:: INFORMATION PROVIDED

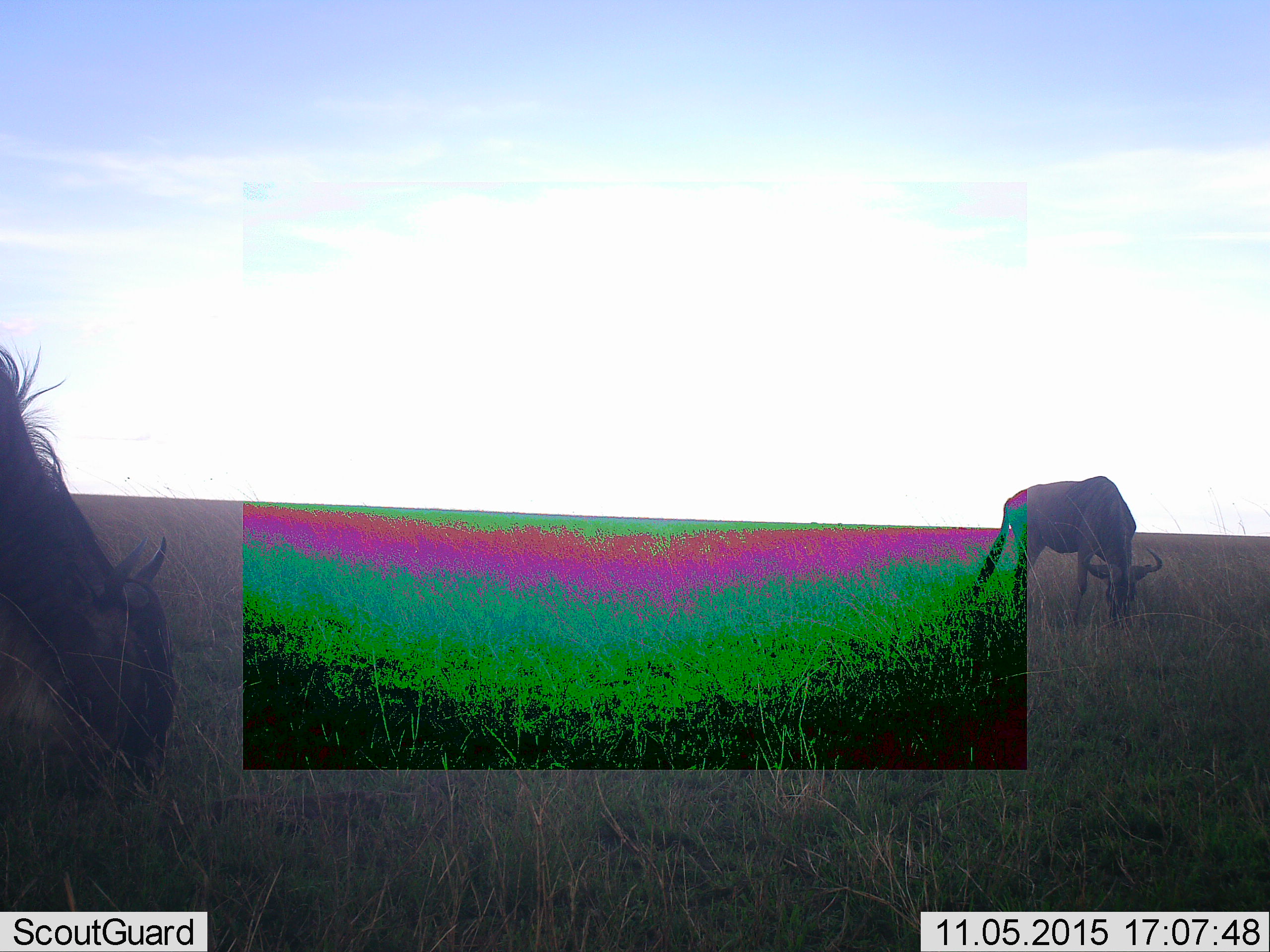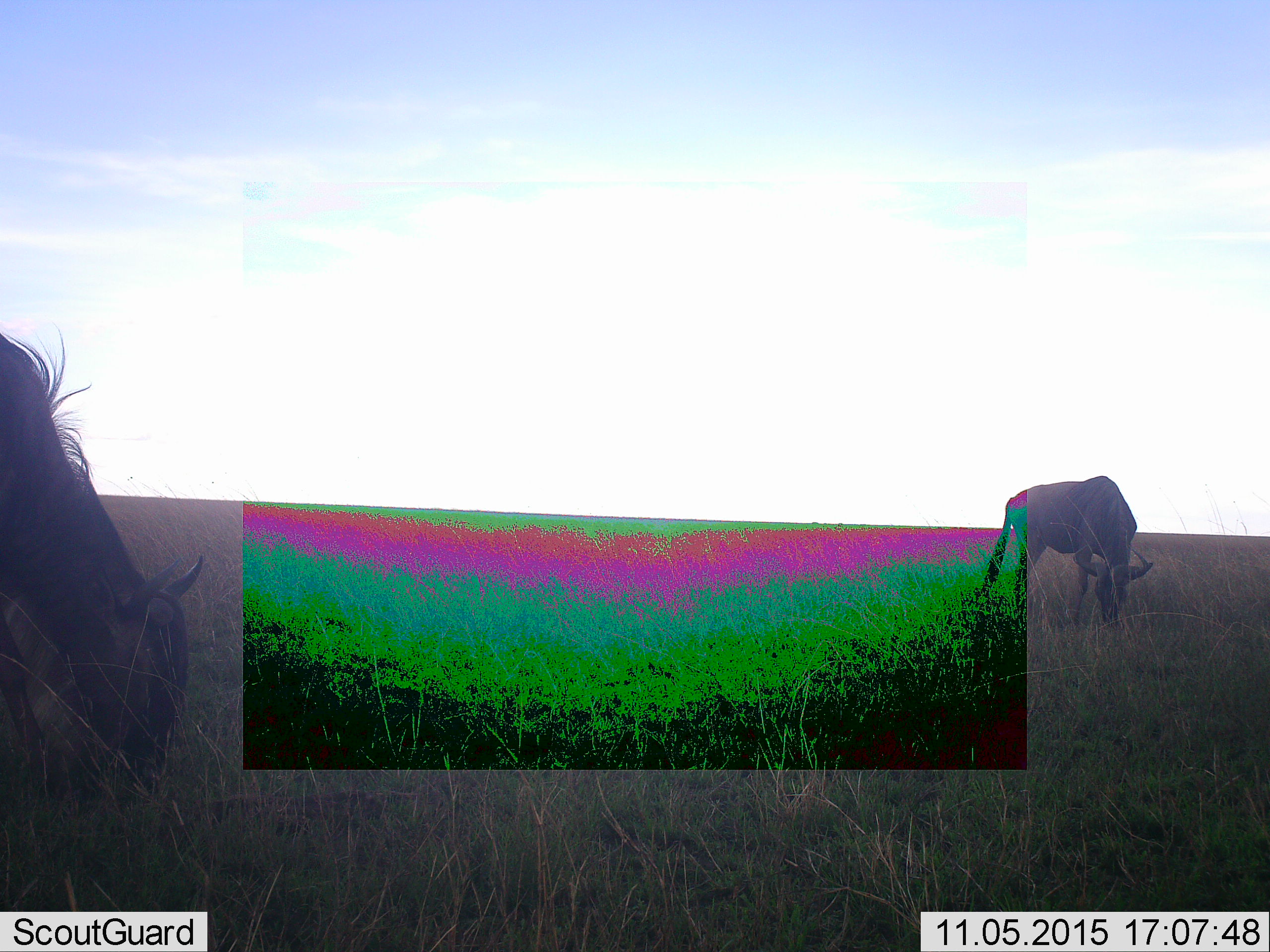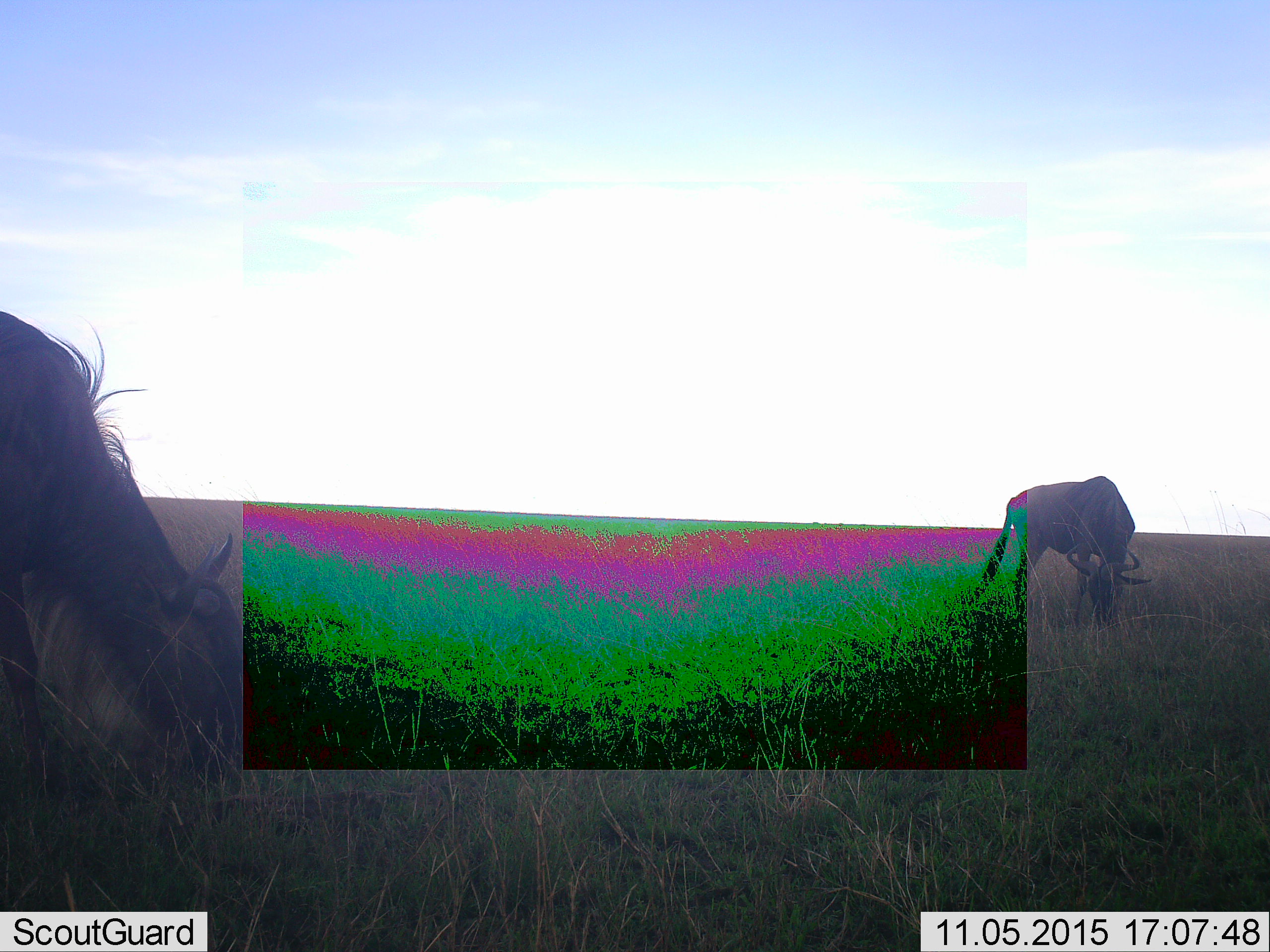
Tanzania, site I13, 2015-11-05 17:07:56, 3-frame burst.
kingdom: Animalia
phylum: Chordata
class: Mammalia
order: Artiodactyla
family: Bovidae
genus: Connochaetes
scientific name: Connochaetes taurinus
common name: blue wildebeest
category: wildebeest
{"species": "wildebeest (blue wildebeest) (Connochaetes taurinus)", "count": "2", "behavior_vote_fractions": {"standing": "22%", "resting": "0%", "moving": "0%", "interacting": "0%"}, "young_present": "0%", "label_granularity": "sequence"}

::::

**WHAT YOU ARE ASKED TO DO:** Print the full listing above again with exact wording and no images.

**SOLUTION FOR THIS EXERCISE:**
Tanzania, site I13, 2015-11-05 17:07:56, 3-frame burst.
kingdom: Animalia
phylum: Chordata
class: Mammalia
order: Artiodactyla
family: Bovidae
genus: Connochaetes
scientific name: Connochaetes taurinus
common name: blue wildebeest
category: wildebeest
{"species": "wildebeest (blue wildebeest) (Connochaetes taurinus)", "count": "2", "behavior_vote_fractions": {"standing": "22%", "resting": "0%", "moving": "0%", "interacting": "0%"}, "young_present": "0%", "label_granularity": "sequence"}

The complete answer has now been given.